* WORK TO DO
Could you write out the records again, replacing every "camera" with "viewer" and leaving everything else unchanged?

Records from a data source
^^^^^^^^^^^^^^^^

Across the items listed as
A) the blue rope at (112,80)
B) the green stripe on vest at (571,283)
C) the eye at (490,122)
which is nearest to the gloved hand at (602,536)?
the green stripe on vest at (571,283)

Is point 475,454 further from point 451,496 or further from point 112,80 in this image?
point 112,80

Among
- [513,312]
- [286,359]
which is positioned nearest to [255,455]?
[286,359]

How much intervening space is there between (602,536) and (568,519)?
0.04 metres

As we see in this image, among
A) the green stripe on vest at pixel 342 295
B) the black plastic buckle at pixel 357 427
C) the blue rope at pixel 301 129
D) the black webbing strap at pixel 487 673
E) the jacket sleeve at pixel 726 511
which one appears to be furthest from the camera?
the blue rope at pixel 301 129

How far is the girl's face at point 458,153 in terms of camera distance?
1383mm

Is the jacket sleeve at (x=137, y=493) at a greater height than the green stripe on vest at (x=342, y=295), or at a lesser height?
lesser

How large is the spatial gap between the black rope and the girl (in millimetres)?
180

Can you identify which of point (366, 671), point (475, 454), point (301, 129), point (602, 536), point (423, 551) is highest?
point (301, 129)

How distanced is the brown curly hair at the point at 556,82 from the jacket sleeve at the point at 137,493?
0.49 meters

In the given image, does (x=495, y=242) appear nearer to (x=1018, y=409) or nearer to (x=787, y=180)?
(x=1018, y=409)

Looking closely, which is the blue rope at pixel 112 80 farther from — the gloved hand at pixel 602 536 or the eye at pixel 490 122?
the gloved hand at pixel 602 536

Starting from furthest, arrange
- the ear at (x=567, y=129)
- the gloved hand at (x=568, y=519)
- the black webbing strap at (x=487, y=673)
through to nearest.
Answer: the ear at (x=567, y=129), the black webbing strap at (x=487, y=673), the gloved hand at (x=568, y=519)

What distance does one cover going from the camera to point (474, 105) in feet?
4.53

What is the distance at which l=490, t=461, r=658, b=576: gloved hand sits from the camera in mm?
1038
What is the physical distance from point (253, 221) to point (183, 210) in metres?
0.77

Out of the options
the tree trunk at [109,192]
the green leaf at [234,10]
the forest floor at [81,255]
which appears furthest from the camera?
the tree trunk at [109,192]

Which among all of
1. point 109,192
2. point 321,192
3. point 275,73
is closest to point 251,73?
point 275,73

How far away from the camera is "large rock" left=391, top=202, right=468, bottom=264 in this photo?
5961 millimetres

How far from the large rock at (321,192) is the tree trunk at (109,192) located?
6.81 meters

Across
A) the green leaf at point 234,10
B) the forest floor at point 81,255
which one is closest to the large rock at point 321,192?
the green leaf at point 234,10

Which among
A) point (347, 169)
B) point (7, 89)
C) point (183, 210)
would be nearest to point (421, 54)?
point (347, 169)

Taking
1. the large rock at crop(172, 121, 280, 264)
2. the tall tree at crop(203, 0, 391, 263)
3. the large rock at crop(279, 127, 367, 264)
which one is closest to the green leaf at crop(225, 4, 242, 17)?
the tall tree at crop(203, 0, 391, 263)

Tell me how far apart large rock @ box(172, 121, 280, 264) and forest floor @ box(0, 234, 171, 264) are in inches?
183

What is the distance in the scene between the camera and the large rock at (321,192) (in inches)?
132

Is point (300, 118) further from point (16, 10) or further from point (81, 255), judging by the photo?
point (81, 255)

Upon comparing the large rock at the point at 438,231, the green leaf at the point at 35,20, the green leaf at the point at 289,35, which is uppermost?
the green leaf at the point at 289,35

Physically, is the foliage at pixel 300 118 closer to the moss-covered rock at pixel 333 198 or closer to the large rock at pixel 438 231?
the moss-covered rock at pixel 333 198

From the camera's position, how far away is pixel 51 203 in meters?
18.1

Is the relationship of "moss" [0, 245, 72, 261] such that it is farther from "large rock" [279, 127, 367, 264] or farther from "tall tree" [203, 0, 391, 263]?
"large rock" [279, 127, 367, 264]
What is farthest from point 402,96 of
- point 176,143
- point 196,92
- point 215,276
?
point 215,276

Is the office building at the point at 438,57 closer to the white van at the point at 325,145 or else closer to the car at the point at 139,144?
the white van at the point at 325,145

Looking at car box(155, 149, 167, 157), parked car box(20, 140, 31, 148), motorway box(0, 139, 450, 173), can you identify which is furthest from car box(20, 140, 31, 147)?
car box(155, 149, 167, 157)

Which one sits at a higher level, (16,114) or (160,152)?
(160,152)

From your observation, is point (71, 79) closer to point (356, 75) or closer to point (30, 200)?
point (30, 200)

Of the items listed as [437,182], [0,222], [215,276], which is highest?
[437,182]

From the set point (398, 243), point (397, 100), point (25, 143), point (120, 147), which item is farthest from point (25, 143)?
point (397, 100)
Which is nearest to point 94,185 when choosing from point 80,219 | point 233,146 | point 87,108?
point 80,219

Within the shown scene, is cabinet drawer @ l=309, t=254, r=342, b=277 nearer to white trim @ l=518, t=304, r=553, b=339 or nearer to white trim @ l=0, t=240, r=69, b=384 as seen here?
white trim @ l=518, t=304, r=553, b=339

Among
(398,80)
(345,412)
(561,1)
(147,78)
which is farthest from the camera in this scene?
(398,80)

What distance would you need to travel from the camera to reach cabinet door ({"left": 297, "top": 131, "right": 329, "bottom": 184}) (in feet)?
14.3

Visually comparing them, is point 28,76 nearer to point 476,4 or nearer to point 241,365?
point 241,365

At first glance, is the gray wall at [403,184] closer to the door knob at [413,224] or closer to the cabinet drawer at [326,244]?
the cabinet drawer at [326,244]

^^^^^^^^^^^^^^^^

* EXERCISE SOLUTION
Across the items listed as
A) the blue rope at (112,80)
B) the green stripe on vest at (571,283)
C) the eye at (490,122)
which is nearest to the gloved hand at (602,536)?
the green stripe on vest at (571,283)

Is point 475,454 further from point 451,496 or further from point 112,80 in this image?
point 112,80

Among
- [513,312]
- [286,359]
which is positioned nearest to [255,455]?
[286,359]

How much intervening space is there between (602,536) and (568,519)?
0.04 metres

As we see in this image, among
A) the green stripe on vest at pixel 342 295
B) the black plastic buckle at pixel 357 427
C) the blue rope at pixel 301 129
D) the black webbing strap at pixel 487 673
E) the jacket sleeve at pixel 726 511
which one appears to be furthest from the viewer?
the blue rope at pixel 301 129

How far is the girl's face at point 458,153 in terms of viewer distance?
1383mm

Is the jacket sleeve at (x=137, y=493) at a greater height than the green stripe on vest at (x=342, y=295), or at a lesser height?
lesser

How large is the spatial gap between the black rope and the girl (in millimetres)?
180

Can you identify which of point (366, 671), point (475, 454), point (301, 129), point (602, 536), point (423, 551) is highest?
point (301, 129)

How distanced is the brown curly hair at the point at 556,82 from the jacket sleeve at the point at 137,493?
0.49 meters

In the given image, does (x=495, y=242) appear nearer to (x=1018, y=409) or nearer to (x=787, y=180)?
(x=1018, y=409)

Looking closely, which is the blue rope at pixel 112 80 farther from — the gloved hand at pixel 602 536 or the eye at pixel 490 122?
the gloved hand at pixel 602 536

Starting from furthest, arrange
- the ear at (x=567, y=129)
- the gloved hand at (x=568, y=519)
- the black webbing strap at (x=487, y=673)
through to nearest.
Answer: the ear at (x=567, y=129), the black webbing strap at (x=487, y=673), the gloved hand at (x=568, y=519)

What distance does one cover going from the viewer to point (474, 105) in feet?
4.53

What is the distance at which l=490, t=461, r=658, b=576: gloved hand sits from the viewer in mm?
1038
What is the physical distance from point (253, 221) to point (183, 210) in metres?
0.77

Out of the options
the tree trunk at [109,192]
the green leaf at [234,10]
the forest floor at [81,255]
which appears furthest from the viewer?
the tree trunk at [109,192]

Which among all of
1. point 109,192
2. point 321,192
3. point 275,73
is closest to point 251,73?
point 275,73

How far away from the viewer is "large rock" left=391, top=202, right=468, bottom=264 in this photo?
5961 millimetres

How far from the large rock at (321,192) is the tree trunk at (109,192) located?
6.81 meters

Across
A) the green leaf at point 234,10
B) the forest floor at point 81,255
which one is closest to the large rock at point 321,192?
the green leaf at point 234,10

Which among
A) point (347, 169)
B) point (7, 89)
C) point (183, 210)
would be nearest to point (421, 54)?
point (347, 169)

Taking
1. the large rock at crop(172, 121, 280, 264)
2. the tall tree at crop(203, 0, 391, 263)
3. the large rock at crop(279, 127, 367, 264)
which one is closest to the green leaf at crop(225, 4, 242, 17)?
the tall tree at crop(203, 0, 391, 263)

Tell me how far apart large rock @ box(172, 121, 280, 264) and forest floor @ box(0, 234, 171, 264) are in inches?
183

What is the distance in the scene between the viewer and the large rock at (321,192) (in inches)?
132

Is point (300, 118) further from point (16, 10) or further from point (81, 255), judging by the photo?
point (81, 255)

Upon comparing the large rock at the point at 438,231, the green leaf at the point at 35,20, the green leaf at the point at 289,35, which is uppermost?
the green leaf at the point at 289,35

Physically, is the foliage at pixel 300 118 closer to the moss-covered rock at pixel 333 198 or closer to the large rock at pixel 438 231?
the moss-covered rock at pixel 333 198

From the viewer's position, how far away is pixel 51 203 in meters?
18.1

Is the relationship of "moss" [0, 245, 72, 261] such that it is farther from "large rock" [279, 127, 367, 264] or farther from "tall tree" [203, 0, 391, 263]?
"large rock" [279, 127, 367, 264]
What is farthest from point 402,96 of
- point 176,143
- point 196,92
- point 215,276
?
point 215,276

Is the office building at the point at 438,57 closer to the white van at the point at 325,145 or else closer to the car at the point at 139,144?
the white van at the point at 325,145

Looking at car box(155, 149, 167, 157), parked car box(20, 140, 31, 148), motorway box(0, 139, 450, 173), can you identify which is furthest from car box(20, 140, 31, 147)?
car box(155, 149, 167, 157)

Which one sits at a higher level, (16,114) or (160,152)?
(160,152)

From your observation, is point (71, 79) closer to point (356, 75) or closer to point (30, 200)?
point (30, 200)

Of the items listed as [437,182], [0,222], [215,276], which is highest?
[437,182]

From the set point (398, 243), point (397, 100), point (25, 143), point (120, 147), which item is farthest from point (25, 143)?
point (397, 100)
Which is nearest to point 94,185 when choosing from point 80,219 | point 233,146 | point 87,108?
point 80,219

Within the shown scene, is cabinet drawer @ l=309, t=254, r=342, b=277 nearer to white trim @ l=518, t=304, r=553, b=339 or nearer to white trim @ l=0, t=240, r=69, b=384 as seen here?
white trim @ l=518, t=304, r=553, b=339

Among
(398,80)
(345,412)
(561,1)
(147,78)
which is farthest from the viewer in this scene?
(398,80)

What distance would you need to travel from the viewer to reach cabinet door ({"left": 297, "top": 131, "right": 329, "bottom": 184}) (in feet)?
14.3

Visually comparing them, is point 28,76 nearer to point 476,4 or nearer to point 241,365?
point 241,365

At first glance, is the gray wall at [403,184] closer to the door knob at [413,224] or closer to the cabinet drawer at [326,244]?
the cabinet drawer at [326,244]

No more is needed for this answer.